[Page text]

Participants rated their level of attention to magazines of each content type: (a) fashion and lifestyle, (b) entertainment/celebrities, (c) health, and (d) teens (females: M = 3.82, SD = 1.54, Cronbach’s α = .79; males: M = 2.74, SD = 1.60, Cronbach’s α = .89). Participants reported their level of attention to music videos of various genres: (a) hip-hop/rap, (b) rhythm and blues (R&B), (c) pop, (d) dance, (e) rock, and (f) indie (females: M = 4.30, SD = 1.31, Cronbach’s α = .81; males: M = 3.93, SD = 1.45, Cronbach’s α = .84).
SNS Usage
Participants indicated the average number of hours per day that they spent on their favorite SNS in the past week (females: M = 240.5 min or 4 hr, SD = 237.84; males: M = 191 min or 3 hr and 11 min, SD = 248.08.)
Social Comparison with Friends
To assess participants’ tendency to make appearance-related social comparisons, this study adapted four items from the Physical Appearance Comparison Scale (J. K. Thompson, Heinberg, & Tantleff, 1991). Participants indicated their agreement on a 7-point scale (1 = strongly disagree and 7 = strongly agree) with these statements: (a) “I tend to compare my physical appearance to the physical appearance of my friends when I see new photos they share on SNS”; (b) “I compare how I am dressed to how my friends are dressed when I see new photos they share on SNS”; (c) “The best way for a person to know if they are overweight or underweight is to compare their figure to the figure of their friends”; and (d) “I sometimes compare my figure to the figures of my friends when I see new photos they share on SNS.”
Social Comparison with Celebrities
Participants responded to similar statements with regard to celebrities (e.g., “When celebrities I follow on SNS share new photos, I tend to compare my physical appearance to their physical appearance”; and “I sometimes compare my figure to the figures of celebrities I like when I see new photos they share on SNS.”) Higher scores on these two scales indicate greater tendency to engage in appearance-related social comparisons with others. Females scored an average of 3.45 (SD = 1.65, Cronbach’s α = .88) for social comparison with friends, and 2.82 for comparison with celebrities (SD = 1.52, Cronbach’s α = .89). Males scored an average of 2.67 (SD = 1.45, Cronbach’s α = .89) for social comparison with friends and 2.35 for comparison with celebrities (SD = 1.09, Cronbach’s α = .92).

[Data]
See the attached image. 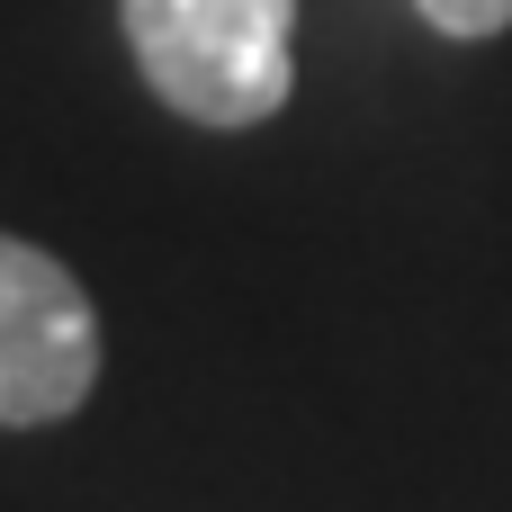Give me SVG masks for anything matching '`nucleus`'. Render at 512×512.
Here are the masks:
<instances>
[{"label":"nucleus","instance_id":"obj_1","mask_svg":"<svg viewBox=\"0 0 512 512\" xmlns=\"http://www.w3.org/2000/svg\"><path fill=\"white\" fill-rule=\"evenodd\" d=\"M144 90L189 126H261L297 90V0H117Z\"/></svg>","mask_w":512,"mask_h":512},{"label":"nucleus","instance_id":"obj_2","mask_svg":"<svg viewBox=\"0 0 512 512\" xmlns=\"http://www.w3.org/2000/svg\"><path fill=\"white\" fill-rule=\"evenodd\" d=\"M99 387V315H90V288L0 234V432H36V423H63L81 414Z\"/></svg>","mask_w":512,"mask_h":512},{"label":"nucleus","instance_id":"obj_3","mask_svg":"<svg viewBox=\"0 0 512 512\" xmlns=\"http://www.w3.org/2000/svg\"><path fill=\"white\" fill-rule=\"evenodd\" d=\"M441 36H459V45H477V36H504L512 27V0H414Z\"/></svg>","mask_w":512,"mask_h":512}]
</instances>
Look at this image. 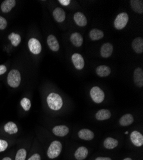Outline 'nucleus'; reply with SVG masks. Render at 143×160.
<instances>
[{
  "instance_id": "a211bd4d",
  "label": "nucleus",
  "mask_w": 143,
  "mask_h": 160,
  "mask_svg": "<svg viewBox=\"0 0 143 160\" xmlns=\"http://www.w3.org/2000/svg\"><path fill=\"white\" fill-rule=\"evenodd\" d=\"M74 20L76 24L79 26H80V27H83V26H86V24H87V20L86 17L83 13L80 12L75 13L74 15Z\"/></svg>"
},
{
  "instance_id": "0eeeda50",
  "label": "nucleus",
  "mask_w": 143,
  "mask_h": 160,
  "mask_svg": "<svg viewBox=\"0 0 143 160\" xmlns=\"http://www.w3.org/2000/svg\"><path fill=\"white\" fill-rule=\"evenodd\" d=\"M28 48L30 52L34 55H38L42 50V46L40 42L35 38H31L29 40Z\"/></svg>"
},
{
  "instance_id": "393cba45",
  "label": "nucleus",
  "mask_w": 143,
  "mask_h": 160,
  "mask_svg": "<svg viewBox=\"0 0 143 160\" xmlns=\"http://www.w3.org/2000/svg\"><path fill=\"white\" fill-rule=\"evenodd\" d=\"M96 74L100 77H106L108 76L110 72L111 69L107 65H100L96 69Z\"/></svg>"
},
{
  "instance_id": "dca6fc26",
  "label": "nucleus",
  "mask_w": 143,
  "mask_h": 160,
  "mask_svg": "<svg viewBox=\"0 0 143 160\" xmlns=\"http://www.w3.org/2000/svg\"><path fill=\"white\" fill-rule=\"evenodd\" d=\"M47 44L51 50L53 51H58L60 46L57 38L54 35H49L47 38Z\"/></svg>"
},
{
  "instance_id": "1a4fd4ad",
  "label": "nucleus",
  "mask_w": 143,
  "mask_h": 160,
  "mask_svg": "<svg viewBox=\"0 0 143 160\" xmlns=\"http://www.w3.org/2000/svg\"><path fill=\"white\" fill-rule=\"evenodd\" d=\"M69 132V128L66 125H59L55 126L52 129V132L59 137H64L68 135Z\"/></svg>"
},
{
  "instance_id": "4be33fe9",
  "label": "nucleus",
  "mask_w": 143,
  "mask_h": 160,
  "mask_svg": "<svg viewBox=\"0 0 143 160\" xmlns=\"http://www.w3.org/2000/svg\"><path fill=\"white\" fill-rule=\"evenodd\" d=\"M132 48L137 53H142L143 52V39L141 37L135 38L132 42Z\"/></svg>"
},
{
  "instance_id": "aec40b11",
  "label": "nucleus",
  "mask_w": 143,
  "mask_h": 160,
  "mask_svg": "<svg viewBox=\"0 0 143 160\" xmlns=\"http://www.w3.org/2000/svg\"><path fill=\"white\" fill-rule=\"evenodd\" d=\"M53 16L55 21L58 22H62L66 19V13L62 8L60 7H57L54 10Z\"/></svg>"
},
{
  "instance_id": "f03ea898",
  "label": "nucleus",
  "mask_w": 143,
  "mask_h": 160,
  "mask_svg": "<svg viewBox=\"0 0 143 160\" xmlns=\"http://www.w3.org/2000/svg\"><path fill=\"white\" fill-rule=\"evenodd\" d=\"M62 143L59 140L52 142L46 151V156L49 160H54L59 157L62 151Z\"/></svg>"
},
{
  "instance_id": "f257e3e1",
  "label": "nucleus",
  "mask_w": 143,
  "mask_h": 160,
  "mask_svg": "<svg viewBox=\"0 0 143 160\" xmlns=\"http://www.w3.org/2000/svg\"><path fill=\"white\" fill-rule=\"evenodd\" d=\"M46 102L49 108L53 111H59L63 106L62 98L57 93L51 92L47 96Z\"/></svg>"
},
{
  "instance_id": "c756f323",
  "label": "nucleus",
  "mask_w": 143,
  "mask_h": 160,
  "mask_svg": "<svg viewBox=\"0 0 143 160\" xmlns=\"http://www.w3.org/2000/svg\"><path fill=\"white\" fill-rule=\"evenodd\" d=\"M8 143L7 140L0 139V153L5 151L8 148Z\"/></svg>"
},
{
  "instance_id": "9d476101",
  "label": "nucleus",
  "mask_w": 143,
  "mask_h": 160,
  "mask_svg": "<svg viewBox=\"0 0 143 160\" xmlns=\"http://www.w3.org/2000/svg\"><path fill=\"white\" fill-rule=\"evenodd\" d=\"M73 63L74 64L75 68L81 70L84 68L85 65V62L83 57L79 53H74L72 55L71 57Z\"/></svg>"
},
{
  "instance_id": "20e7f679",
  "label": "nucleus",
  "mask_w": 143,
  "mask_h": 160,
  "mask_svg": "<svg viewBox=\"0 0 143 160\" xmlns=\"http://www.w3.org/2000/svg\"><path fill=\"white\" fill-rule=\"evenodd\" d=\"M90 96L93 102L96 104L101 103L105 99V93L100 87H93L90 91Z\"/></svg>"
},
{
  "instance_id": "c9c22d12",
  "label": "nucleus",
  "mask_w": 143,
  "mask_h": 160,
  "mask_svg": "<svg viewBox=\"0 0 143 160\" xmlns=\"http://www.w3.org/2000/svg\"><path fill=\"white\" fill-rule=\"evenodd\" d=\"M1 160H14V158L11 156H7L3 157Z\"/></svg>"
},
{
  "instance_id": "6ab92c4d",
  "label": "nucleus",
  "mask_w": 143,
  "mask_h": 160,
  "mask_svg": "<svg viewBox=\"0 0 143 160\" xmlns=\"http://www.w3.org/2000/svg\"><path fill=\"white\" fill-rule=\"evenodd\" d=\"M70 40H71V43L77 48L80 47L82 45L83 41H84L83 37L82 36V35L77 32L73 33L71 34Z\"/></svg>"
},
{
  "instance_id": "c85d7f7f",
  "label": "nucleus",
  "mask_w": 143,
  "mask_h": 160,
  "mask_svg": "<svg viewBox=\"0 0 143 160\" xmlns=\"http://www.w3.org/2000/svg\"><path fill=\"white\" fill-rule=\"evenodd\" d=\"M21 107L25 112H28L30 110L32 106L31 101L27 98H23L20 102Z\"/></svg>"
},
{
  "instance_id": "e433bc0d",
  "label": "nucleus",
  "mask_w": 143,
  "mask_h": 160,
  "mask_svg": "<svg viewBox=\"0 0 143 160\" xmlns=\"http://www.w3.org/2000/svg\"><path fill=\"white\" fill-rule=\"evenodd\" d=\"M122 160H134V159L131 157H126L124 159H123Z\"/></svg>"
},
{
  "instance_id": "2eb2a0df",
  "label": "nucleus",
  "mask_w": 143,
  "mask_h": 160,
  "mask_svg": "<svg viewBox=\"0 0 143 160\" xmlns=\"http://www.w3.org/2000/svg\"><path fill=\"white\" fill-rule=\"evenodd\" d=\"M134 122V116L130 113H126L123 115L119 120V124L120 126L126 127L130 126Z\"/></svg>"
},
{
  "instance_id": "423d86ee",
  "label": "nucleus",
  "mask_w": 143,
  "mask_h": 160,
  "mask_svg": "<svg viewBox=\"0 0 143 160\" xmlns=\"http://www.w3.org/2000/svg\"><path fill=\"white\" fill-rule=\"evenodd\" d=\"M130 138L132 144L136 148H140L143 145V135L139 131H133L130 135Z\"/></svg>"
},
{
  "instance_id": "6e6552de",
  "label": "nucleus",
  "mask_w": 143,
  "mask_h": 160,
  "mask_svg": "<svg viewBox=\"0 0 143 160\" xmlns=\"http://www.w3.org/2000/svg\"><path fill=\"white\" fill-rule=\"evenodd\" d=\"M89 150L84 146L78 148L73 154V157L76 160H85L89 156Z\"/></svg>"
},
{
  "instance_id": "ddd939ff",
  "label": "nucleus",
  "mask_w": 143,
  "mask_h": 160,
  "mask_svg": "<svg viewBox=\"0 0 143 160\" xmlns=\"http://www.w3.org/2000/svg\"><path fill=\"white\" fill-rule=\"evenodd\" d=\"M134 82L139 88L143 86V71L141 68H137L134 72Z\"/></svg>"
},
{
  "instance_id": "7ed1b4c3",
  "label": "nucleus",
  "mask_w": 143,
  "mask_h": 160,
  "mask_svg": "<svg viewBox=\"0 0 143 160\" xmlns=\"http://www.w3.org/2000/svg\"><path fill=\"white\" fill-rule=\"evenodd\" d=\"M21 81V76L19 71L17 69L11 70L7 76V82L12 88H18Z\"/></svg>"
},
{
  "instance_id": "473e14b6",
  "label": "nucleus",
  "mask_w": 143,
  "mask_h": 160,
  "mask_svg": "<svg viewBox=\"0 0 143 160\" xmlns=\"http://www.w3.org/2000/svg\"><path fill=\"white\" fill-rule=\"evenodd\" d=\"M94 160H113L111 158L108 156H98L94 159Z\"/></svg>"
},
{
  "instance_id": "f3484780",
  "label": "nucleus",
  "mask_w": 143,
  "mask_h": 160,
  "mask_svg": "<svg viewBox=\"0 0 143 160\" xmlns=\"http://www.w3.org/2000/svg\"><path fill=\"white\" fill-rule=\"evenodd\" d=\"M111 116L112 114L110 110L107 109H101L96 112L95 115V118L98 121H103L109 119L111 117Z\"/></svg>"
},
{
  "instance_id": "f8f14e48",
  "label": "nucleus",
  "mask_w": 143,
  "mask_h": 160,
  "mask_svg": "<svg viewBox=\"0 0 143 160\" xmlns=\"http://www.w3.org/2000/svg\"><path fill=\"white\" fill-rule=\"evenodd\" d=\"M113 49L114 48L112 44L109 42L103 44L101 48V51H100L101 57L105 58L110 57L112 54Z\"/></svg>"
},
{
  "instance_id": "39448f33",
  "label": "nucleus",
  "mask_w": 143,
  "mask_h": 160,
  "mask_svg": "<svg viewBox=\"0 0 143 160\" xmlns=\"http://www.w3.org/2000/svg\"><path fill=\"white\" fill-rule=\"evenodd\" d=\"M129 20L128 15L126 12H121L114 20V25L117 30H122L126 26Z\"/></svg>"
},
{
  "instance_id": "b1692460",
  "label": "nucleus",
  "mask_w": 143,
  "mask_h": 160,
  "mask_svg": "<svg viewBox=\"0 0 143 160\" xmlns=\"http://www.w3.org/2000/svg\"><path fill=\"white\" fill-rule=\"evenodd\" d=\"M5 131L9 135H14L18 132V127L14 122H8L4 126Z\"/></svg>"
},
{
  "instance_id": "5701e85b",
  "label": "nucleus",
  "mask_w": 143,
  "mask_h": 160,
  "mask_svg": "<svg viewBox=\"0 0 143 160\" xmlns=\"http://www.w3.org/2000/svg\"><path fill=\"white\" fill-rule=\"evenodd\" d=\"M130 5L132 10L138 14H142L143 13V2L142 0H131Z\"/></svg>"
},
{
  "instance_id": "f704fd0d",
  "label": "nucleus",
  "mask_w": 143,
  "mask_h": 160,
  "mask_svg": "<svg viewBox=\"0 0 143 160\" xmlns=\"http://www.w3.org/2000/svg\"><path fill=\"white\" fill-rule=\"evenodd\" d=\"M7 72V68L4 65H0V75H2Z\"/></svg>"
},
{
  "instance_id": "72a5a7b5",
  "label": "nucleus",
  "mask_w": 143,
  "mask_h": 160,
  "mask_svg": "<svg viewBox=\"0 0 143 160\" xmlns=\"http://www.w3.org/2000/svg\"><path fill=\"white\" fill-rule=\"evenodd\" d=\"M59 2L64 6H68L70 4L71 1L70 0H59Z\"/></svg>"
},
{
  "instance_id": "cd10ccee",
  "label": "nucleus",
  "mask_w": 143,
  "mask_h": 160,
  "mask_svg": "<svg viewBox=\"0 0 143 160\" xmlns=\"http://www.w3.org/2000/svg\"><path fill=\"white\" fill-rule=\"evenodd\" d=\"M8 39L10 41L12 46H14L15 47H17L19 46V44H20L21 41V36L18 34V33H11L9 35H8Z\"/></svg>"
},
{
  "instance_id": "412c9836",
  "label": "nucleus",
  "mask_w": 143,
  "mask_h": 160,
  "mask_svg": "<svg viewBox=\"0 0 143 160\" xmlns=\"http://www.w3.org/2000/svg\"><path fill=\"white\" fill-rule=\"evenodd\" d=\"M16 4L15 0H5L1 5V10L3 13H8L15 7Z\"/></svg>"
},
{
  "instance_id": "a878e982",
  "label": "nucleus",
  "mask_w": 143,
  "mask_h": 160,
  "mask_svg": "<svg viewBox=\"0 0 143 160\" xmlns=\"http://www.w3.org/2000/svg\"><path fill=\"white\" fill-rule=\"evenodd\" d=\"M104 36L103 32L98 29H93L89 33V37L92 41H98Z\"/></svg>"
},
{
  "instance_id": "9b49d317",
  "label": "nucleus",
  "mask_w": 143,
  "mask_h": 160,
  "mask_svg": "<svg viewBox=\"0 0 143 160\" xmlns=\"http://www.w3.org/2000/svg\"><path fill=\"white\" fill-rule=\"evenodd\" d=\"M79 137L85 141H90L94 138V133L89 129H82L78 132Z\"/></svg>"
},
{
  "instance_id": "7c9ffc66",
  "label": "nucleus",
  "mask_w": 143,
  "mask_h": 160,
  "mask_svg": "<svg viewBox=\"0 0 143 160\" xmlns=\"http://www.w3.org/2000/svg\"><path fill=\"white\" fill-rule=\"evenodd\" d=\"M27 160H42V156L38 152H34L31 154Z\"/></svg>"
},
{
  "instance_id": "2f4dec72",
  "label": "nucleus",
  "mask_w": 143,
  "mask_h": 160,
  "mask_svg": "<svg viewBox=\"0 0 143 160\" xmlns=\"http://www.w3.org/2000/svg\"><path fill=\"white\" fill-rule=\"evenodd\" d=\"M7 26V20L2 16H0V30H3Z\"/></svg>"
},
{
  "instance_id": "4468645a",
  "label": "nucleus",
  "mask_w": 143,
  "mask_h": 160,
  "mask_svg": "<svg viewBox=\"0 0 143 160\" xmlns=\"http://www.w3.org/2000/svg\"><path fill=\"white\" fill-rule=\"evenodd\" d=\"M103 145L104 148L108 150H112L119 145V141L112 137H107L103 141Z\"/></svg>"
},
{
  "instance_id": "bb28decb",
  "label": "nucleus",
  "mask_w": 143,
  "mask_h": 160,
  "mask_svg": "<svg viewBox=\"0 0 143 160\" xmlns=\"http://www.w3.org/2000/svg\"><path fill=\"white\" fill-rule=\"evenodd\" d=\"M28 156V151L25 148H20L18 150L14 160H27Z\"/></svg>"
}]
</instances>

[Directives]
a) Extract the stretch of the study excerpt from "Participants rated their" through "SD = 248.08.)".
b) According to the study excerpt, why did the study adapt four items from the Physical Appearance Comparison Scale?
Nothing in the records is needed.

[Replies]
a)
Participants rated their level of attention to magazines of each content type: (a) fashion and lifestyle, (b) entertainment/celebrities, (c) health, and (d) teens (females: M = 3.82, SD = 1.54, Cronbach’s α = .79; males: M = 2.74, SD = 1.60, Cronbach’s α = .89). Participants reported their level of attention to music videos of various genres: (a) hip-hop/rap, (b) rhythm and blues (R&B), (c) pop, (d) dance, (e) rock, and (f) indie (females: M = 4.30, SD = 1.31, Cronbach’s α = .81; males: M = 3.93, SD = 1.45, Cronbach’s α = .84).
SNS Usage
Participants indicated the average number of hours per day that they spent on their favorite SNS in the past week (females: M = 240.5 min or 4 hr, SD = 237.84; males: M = 191 min or 3 hr and 11 min, SD = 248.08.)

b) The study adapted those items to assess participants' tendency to make appearance-related social comparisons.